Here is my setup. I have two sets of DNA sequences, one bound by a protein (transcription factor), another not bound by the protein. Let's say I have two candidate motifs, or DNA patterns the protein might tend to bind to. The prevalence ratio of motif 1 is the proportion of bound sequences containing motif 1 divided by the proportion of unbound sequences containing motif 1. Similarly for motif 2. How do I test whether the prevalence ratio of motif 1 is greater than the prevalence ratio of motif 2?
More mathematically, I want to test whether $$\frac{P(M_1|B)}{P(M_1|\bar B)} > \frac{P(M_2|B)}{P(M_2|\bar B)}$$ because by Bayes' rule, $\frac{P(B|M)}{P(\bar B|M)} = \frac{P(M|B)P(B)}{P(M|\bar B)P(\bar B)}$, i.e. the odds of being bound goes up by a factor of the prevalence ratio upon observing the motif. So this is asking whether motif 1 increases the odds of being bound more than motif 2.
More generally we observe:
- $n$ points with the condition (set 1)
- $m$ points without the condition (set 2)

§ **DATA RECORDS**:
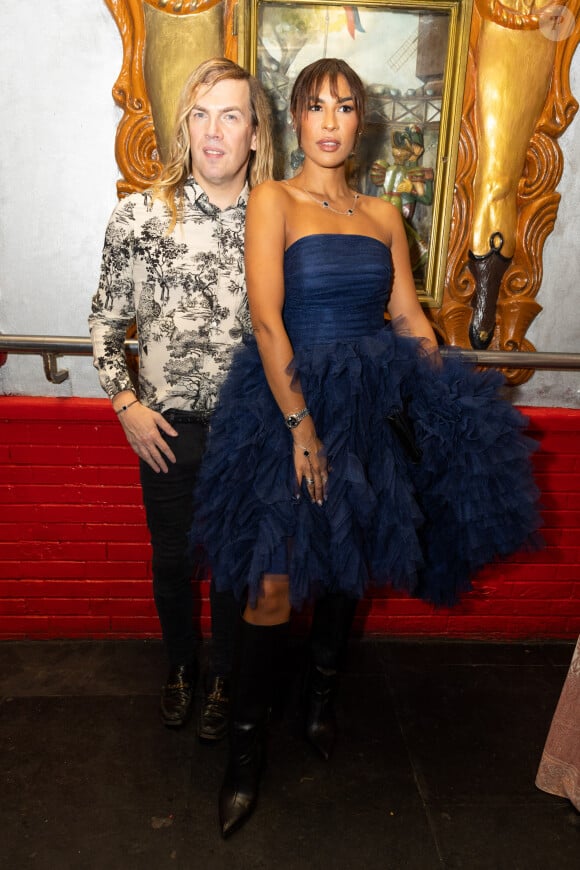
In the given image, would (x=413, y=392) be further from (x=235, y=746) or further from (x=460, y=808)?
(x=460, y=808)

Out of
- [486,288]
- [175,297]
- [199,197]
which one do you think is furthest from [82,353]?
[486,288]

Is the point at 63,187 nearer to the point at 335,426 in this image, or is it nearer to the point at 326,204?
the point at 326,204

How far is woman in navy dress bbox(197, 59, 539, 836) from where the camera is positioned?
1515 millimetres

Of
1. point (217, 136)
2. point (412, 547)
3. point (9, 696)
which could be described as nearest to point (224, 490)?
point (412, 547)

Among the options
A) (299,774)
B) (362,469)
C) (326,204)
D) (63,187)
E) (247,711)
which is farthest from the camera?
(63,187)

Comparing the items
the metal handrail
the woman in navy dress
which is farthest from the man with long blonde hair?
the metal handrail

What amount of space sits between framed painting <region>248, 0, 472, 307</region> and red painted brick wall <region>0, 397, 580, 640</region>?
0.95m

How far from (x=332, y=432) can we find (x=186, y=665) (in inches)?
43.3

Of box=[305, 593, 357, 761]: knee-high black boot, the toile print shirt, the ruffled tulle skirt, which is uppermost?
the toile print shirt

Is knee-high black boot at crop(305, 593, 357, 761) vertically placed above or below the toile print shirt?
below

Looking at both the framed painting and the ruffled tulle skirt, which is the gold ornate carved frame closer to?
the framed painting

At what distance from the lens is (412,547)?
1.56 m

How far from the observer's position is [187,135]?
1.65m

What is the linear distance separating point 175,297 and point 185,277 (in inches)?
2.3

§ **EXERCISE GOAL**:
In the motif post, how is the prevalence ratio of motif 1 defined? Rely only on the motif post for this.

§ **SOLUTION FOR THIS PROBLEM**:
It is the proportion of bound sequences containing motif 1 divided by the proportion of unbound sequences containing motif 1.